15.1     Exclusion of Consequential and Related Damages.  IN NO EVENT SHALL EITHER PARTY HAVE ANY LIABILITY TO THE OTHER PARTY FOR ANY LOST PROFITS, LOSS OF USE, COSTS OF PROCUREMENT OF SUBSTITUTE GOODS OR SERVICES, OR FOR ANY INDIRECT, SPECIAL, INCIDENTAL, PUNITIVE, OR CONSEQUENTIAL DAMAGES HOWEVER CAUSED AND, WHETHER IN CONTRACT, TORT OR UNDER ANY OTHER THEORY OF LIABILITY, WHETHER OR NOT THE PARTY HAS BEEN ADVISED OF THE POSSIBILITY OF SUCH DAMAGE.

  1. Term of Agreement. User subscriptions commence on the start date specified in the Order Form and continue for the Subscription Term specified therein. For Purchased Service, at the end of the initial Subscription Term, the Service(s) described in the active Order Form(s) will auto-renew for a period of 1 year, unless (i) Customer notifies APTTUS at least forty-five (45) days in advance of their intent not to renew; or (ii) renewal Order Form(s) have already been negotiated. The Subscription fees for the auto-renew term will increase by 7% over prior Subscription Term.
  1. Uninstall and Delete APTTUS Software. Upon termination or expiration of this Agreement, Customer will uninstall and delete, from all Customer desktop, mobile, web and other environments, any APTTUS provided software related to the Service.  This includes managed packages or other software that has been installed in any Instance.  If requested by APTTUS, APTTUS may be present to validate uninstall activities. Customer will deliver a written statement to this effect.
  1. Surviving Provisions. The following provisions shall survive any termination or expiration of this Agreement: 8, 9, 10, 12, and 17.
  1. Governing Law. This Agreement shall be governed exclusively by the internal laws of the State of California, without regard to its conflicts of laws rules. 
  1. Venue. The state and federal courts located in San Francisco County, California shall have exclusive jurisdiction to adjudicate any dispute arising out of or relating to this Agreement.  Each party hereby consents to the exclusive jurisdiction of such courts.  Each party also hereby waives any right to jury trial in connection with any action or litigation in any way arising out of or related to this Agreement.
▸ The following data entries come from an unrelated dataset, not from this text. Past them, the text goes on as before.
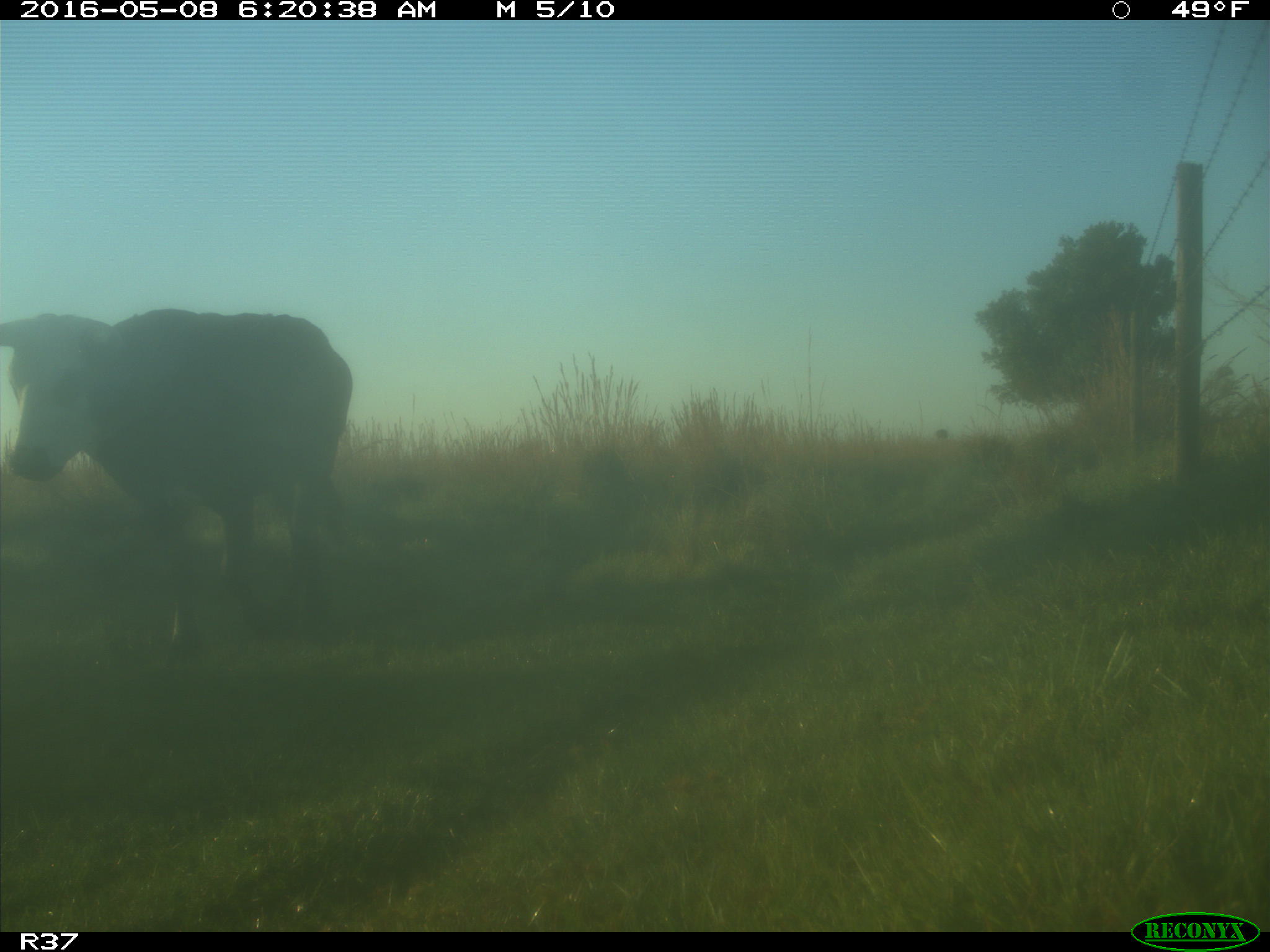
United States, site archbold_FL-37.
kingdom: Animalia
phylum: Chordata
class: Mammalia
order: Artiodactyla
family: Bovidae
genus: Bos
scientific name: Bos taurus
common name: domestic cow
  1. Entire Agreement. This Agreement, including all exhibits and addenda hereto, constitute the entire agreement between the parties, and supersede all prior and contemporaneous agreements, proposals or representations, written or oral, concerning its subject matter.  No modification, amendment, or waiver of any provision of this Agreement shall be effective unless in writing and signed by the party against whom the modification, amendment or waiver is to be asserted.  In the event of any conflict between the provisions in these Terms and any exhibit or addendum hereto, the terms of such exhibit or addendum shall prevail to the extent of any inconsistency.